# [EXERCISE GOAL]
Write out the entire listing exactly, so that each line matches the original.

---- GIVEN DATA

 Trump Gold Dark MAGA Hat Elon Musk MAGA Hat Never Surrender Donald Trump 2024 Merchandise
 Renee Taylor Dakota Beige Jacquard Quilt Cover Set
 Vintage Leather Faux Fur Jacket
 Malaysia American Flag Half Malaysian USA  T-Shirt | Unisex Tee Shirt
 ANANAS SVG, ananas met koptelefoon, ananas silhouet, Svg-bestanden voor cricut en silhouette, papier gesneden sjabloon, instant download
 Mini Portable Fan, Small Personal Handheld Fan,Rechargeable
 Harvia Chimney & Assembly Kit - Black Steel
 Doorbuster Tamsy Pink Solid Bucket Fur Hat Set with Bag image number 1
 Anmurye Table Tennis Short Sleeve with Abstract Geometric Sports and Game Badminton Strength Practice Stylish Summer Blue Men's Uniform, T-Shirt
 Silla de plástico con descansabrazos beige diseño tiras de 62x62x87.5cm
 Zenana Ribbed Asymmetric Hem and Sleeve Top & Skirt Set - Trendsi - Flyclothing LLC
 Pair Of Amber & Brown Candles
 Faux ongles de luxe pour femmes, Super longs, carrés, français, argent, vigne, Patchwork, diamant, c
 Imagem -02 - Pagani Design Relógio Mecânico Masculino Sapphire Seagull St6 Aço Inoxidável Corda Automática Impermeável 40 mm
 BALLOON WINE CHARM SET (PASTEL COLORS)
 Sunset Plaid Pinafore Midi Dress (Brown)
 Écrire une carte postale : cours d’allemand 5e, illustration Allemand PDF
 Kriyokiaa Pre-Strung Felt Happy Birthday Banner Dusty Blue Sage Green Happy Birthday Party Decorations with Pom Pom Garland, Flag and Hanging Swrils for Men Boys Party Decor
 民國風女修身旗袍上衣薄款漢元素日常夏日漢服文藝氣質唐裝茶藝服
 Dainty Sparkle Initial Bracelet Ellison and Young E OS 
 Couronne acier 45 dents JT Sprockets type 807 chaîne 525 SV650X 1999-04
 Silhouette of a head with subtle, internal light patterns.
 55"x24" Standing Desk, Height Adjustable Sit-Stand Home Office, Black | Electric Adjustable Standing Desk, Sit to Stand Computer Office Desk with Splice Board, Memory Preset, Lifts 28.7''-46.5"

--------

# [OUTPUT BELOW]
 Trump Gold Dark MAGA Hat Elon Musk MAGA Hat Never Surrender Donald Trump 2024 Merchandise
 Renee Taylor Dakota Beige Jacquard Quilt Cover Set
 Vintage Leather Faux Fur Jacket
 Malaysia American Flag Half Malaysian USA  T-Shirt | Unisex Tee Shirt
 ANANAS SVG, ananas met koptelefoon, ananas silhouet, Svg-bestanden voor cricut en silhouette, papier gesneden sjabloon, instant download
 Mini Portable Fan, Small Personal Handheld Fan,Rechargeable
 Harvia Chimney & Assembly Kit - Black Steel
 Doorbuster Tamsy Pink Solid Bucket Fur Hat Set with Bag image number 1
 Anmurye Table Tennis Short Sleeve with Abstract Geometric Sports and Game Badminton Strength Practice Stylish Summer Blue Men's Uniform, T-Shirt
 Silla de plástico con descansabrazos beige diseño tiras de 62x62x87.5cm
 Zenana Ribbed Asymmetric Hem and Sleeve Top & Skirt Set - Trendsi - Flyclothing LLC
 Pair Of Amber & Brown Candles
 Faux ongles de luxe pour femmes, Super longs, carrés, français, argent, vigne, Patchwork, diamant, c
 Imagem -02 - Pagani Design Relógio Mecânico Masculino Sapphire Seagull St6 Aço Inoxidável Corda Automática Impermeável 40 mm
 BALLOON WINE CHARM SET (PASTEL COLORS)
 Sunset Plaid Pinafore Midi Dress (Brown)
 Écrire une carte postale : cours d’allemand 5e, illustration Allemand PDF
 Kriyokiaa Pre-Strung Felt Happy Birthday Banner Dusty Blue Sage Green Happy Birthday Party Decorations with Pom Pom Garland, Flag and Hanging Swrils for Men Boys Party Decor
 民國風女修身旗袍上衣薄款漢元素日常夏日漢服文藝氣質唐裝茶藝服
 Dainty Sparkle Initial Bracelet Ellison and Young E OS 
 Couronne acier 45 dents JT Sprockets type 807 chaîne 525 SV650X 1999-04
 Silhouette of a head with subtle, internal light patterns.
 55"x24" Standing Desk, Height Adjustable Sit-Stand Home Office, Black | Electric Adjustable Standing Desk, Sit to Stand Computer Office Desk with Splice Board, Memory Preset, Lifts 28.7''-46.5"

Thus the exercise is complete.